A Twitter comment from Tesla founder Elon Musk indicates the new metal casting technology will involve the “biggest casting machine ever made” that “will make [a] rear body in a single piece, including crash rails.”

A Reuters article following up on the Tweet says the new casting process is being used on Tesla Model Y production in Germany. It is unclear whether recycled-content aluminum is playing a role in the new process, or if it could in the future.

A shift from internal combustion engine (ICE) vehicles to EVs threatens the market for many recycled-content die-cast aluminum components, in a potential trend commented upon by London-based CRU in 2018.

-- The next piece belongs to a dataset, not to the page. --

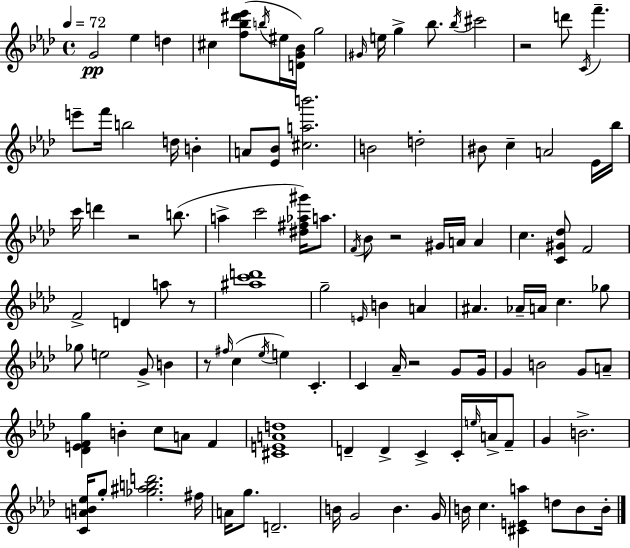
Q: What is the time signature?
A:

The role of aluminum scrap in the wider EV body panel market remains uncertain, as does any impact from Tesla’s experimental technology.

The new casting process still involves large metal presses, known as Gigapress machines, according to a Tesla blog Reuters quotes. Those sizable presses are made by the Travagliato, Italy-based IDRA Group. That machinery maker, on its website, says as part of its sustainability commitment it will “sponsor R&D activities in the use of secondary alloys and actively reduce [the] use of primary aluminum.”

Manufacturers and the metals industry, including the aluminum sector, have been paying greater attention to the role of recycling in reducing carbon emissions, possibly by placing a higher value on recycled-content metal.

In the automotive assembly sector, Reuters says aluminum “has proven cumbersome to use in large components because it is difficult to stamp into complex shapes. To get intricate ridges and other shapes, aluminum pieces have needed to be glued or riveted, since welding deforms the metal.”

Tesla and IDRA’s technology has been designed to inject molten aluminum into a casting mold to avoid the use of fasteners or welds. Robots have been designed to extract the still hot cast and molded aluminum part quickly and efficiently.